イノクマさんの隣に座っている眼鏡をかけた美青年おるも、静かにワイングラスを傾け、一人酒を楽しんでいた。
おるの目の前には、ウィスキーグラスに浸り、リラックスした様子の可憐な花の姿が。イノクマさんから向かって右側の斜め向かいの席に当たる場所には美少年アラタが座り、ノンアルコールカクテルをこくこく飲み干すと、マスターにおかわりを頼んでいた。
穏やかすぎる時間がbarに流れるなか、イノクマさんが静かに、口を開く。
「ねえ、シキくん。
さっきの、ごれんじゃいって、なんだったの?」
その瞬間、マスターのアヤセは、静かにワイングラスをシンクに置いた。
「……ヒーローです……」
視線をそらし、首まで真っ赤になりながら、マスターは消え入りそうな声で言った。
「その、ヒーローっていうのは、一体……」
「イノクマ先生、それ以上掘り下げないで……!」
マスターは恥ずかしさのあまり両手で顔をおおい、天をあおいだ。
「どうやらマスターは照れて説明出来ないみたいだから、その疑問、私が代わりにお答えするわ」
ワイングラスを揺らしながら、美青年おるが流し目でイノクマさんをみて言った。
「ごれんじゃい……それは、ストレス社会に一石を投じる存在よ」
「……ストレス社会に、一石を投じる存在……、とは。
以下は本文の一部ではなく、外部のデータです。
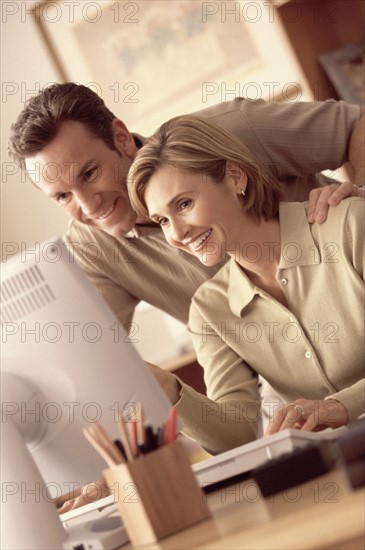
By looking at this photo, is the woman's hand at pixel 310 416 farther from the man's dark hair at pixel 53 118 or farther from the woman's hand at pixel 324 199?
the man's dark hair at pixel 53 118

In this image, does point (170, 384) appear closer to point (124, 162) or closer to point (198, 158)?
point (198, 158)

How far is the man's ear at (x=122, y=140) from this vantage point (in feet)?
6.81

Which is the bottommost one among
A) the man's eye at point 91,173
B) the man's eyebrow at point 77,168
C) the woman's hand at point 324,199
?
the woman's hand at point 324,199

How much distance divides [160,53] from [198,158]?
1895mm

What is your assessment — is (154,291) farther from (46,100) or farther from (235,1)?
(235,1)

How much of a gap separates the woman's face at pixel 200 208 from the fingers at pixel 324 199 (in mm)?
141

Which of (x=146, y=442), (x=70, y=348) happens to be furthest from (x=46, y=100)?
(x=146, y=442)

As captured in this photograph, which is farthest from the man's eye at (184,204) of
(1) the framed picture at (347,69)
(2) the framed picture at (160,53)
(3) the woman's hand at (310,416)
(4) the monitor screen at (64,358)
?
(2) the framed picture at (160,53)

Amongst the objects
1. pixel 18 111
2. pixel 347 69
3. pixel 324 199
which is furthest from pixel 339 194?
pixel 18 111

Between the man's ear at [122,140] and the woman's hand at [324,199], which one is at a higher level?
Answer: the man's ear at [122,140]

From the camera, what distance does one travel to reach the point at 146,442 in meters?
0.98

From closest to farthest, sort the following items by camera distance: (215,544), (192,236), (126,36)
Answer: (215,544) → (192,236) → (126,36)

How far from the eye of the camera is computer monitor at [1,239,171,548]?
1.08 metres

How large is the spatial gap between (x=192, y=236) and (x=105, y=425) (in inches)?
26.8
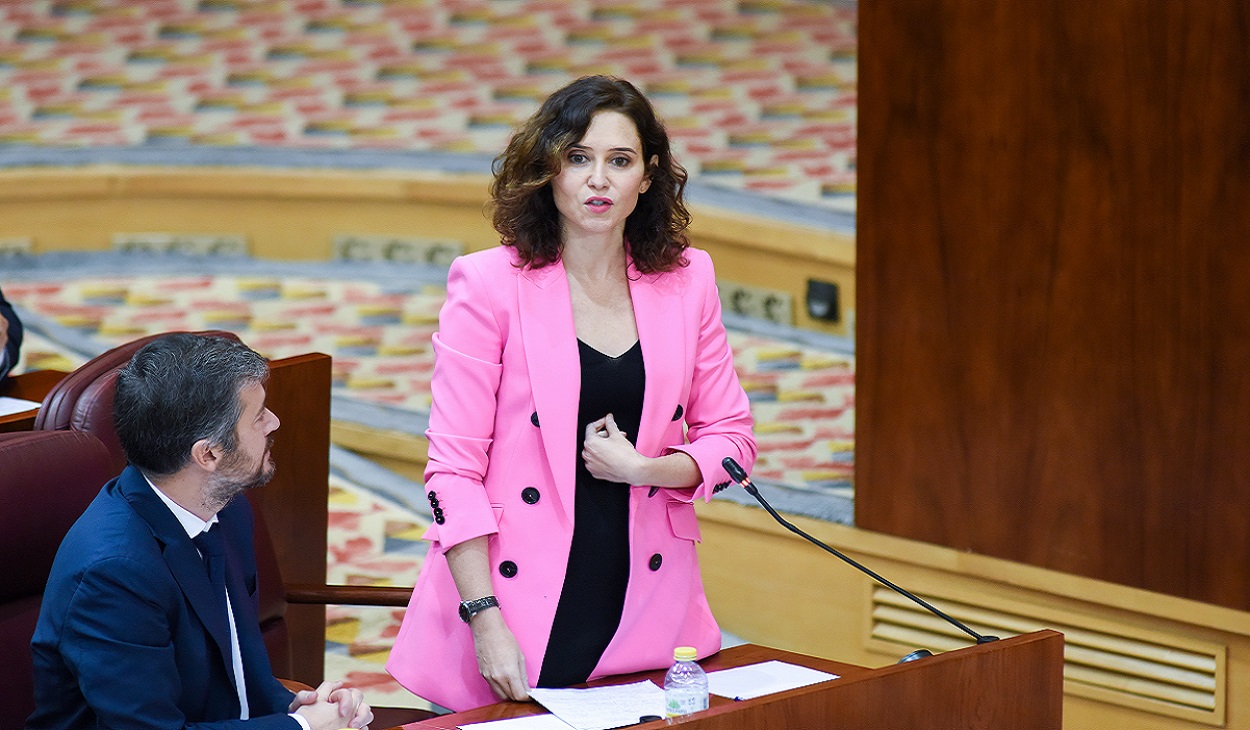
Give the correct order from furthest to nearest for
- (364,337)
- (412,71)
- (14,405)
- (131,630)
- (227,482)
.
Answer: (412,71) → (364,337) → (14,405) → (227,482) → (131,630)

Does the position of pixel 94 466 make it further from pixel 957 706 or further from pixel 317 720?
pixel 957 706

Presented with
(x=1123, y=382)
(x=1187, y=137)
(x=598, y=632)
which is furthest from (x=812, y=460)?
(x=598, y=632)

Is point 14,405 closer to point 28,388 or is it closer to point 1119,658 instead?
point 28,388

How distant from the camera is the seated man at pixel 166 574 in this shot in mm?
1576

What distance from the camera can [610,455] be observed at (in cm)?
175

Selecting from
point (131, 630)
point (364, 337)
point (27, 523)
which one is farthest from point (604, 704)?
point (364, 337)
」
神妙な顔つきで続きを促すイノクマさんに、向かって右側の斜め向かいの席に座っていた美少アラタが、前のめりになりながらどや顔で言った。
「ストレスを、ハグで撃退するのです!」
「ハグで……!」
衝撃の答えにイノクマさんが白目を向いていると、鼻眼鏡をかけた奇異な黒猫がタピオカを頬張りながら、それに続けた。
「そう。……ハグはね、世界を救うの……!」
奇異な黒猫が鼻眼鏡を光らせながら叫び、立ち上がった。それを合図に、美少年アラタや眼鏡の美青年おるも立ち上がり、静かにイノクマさんを取り囲んだ。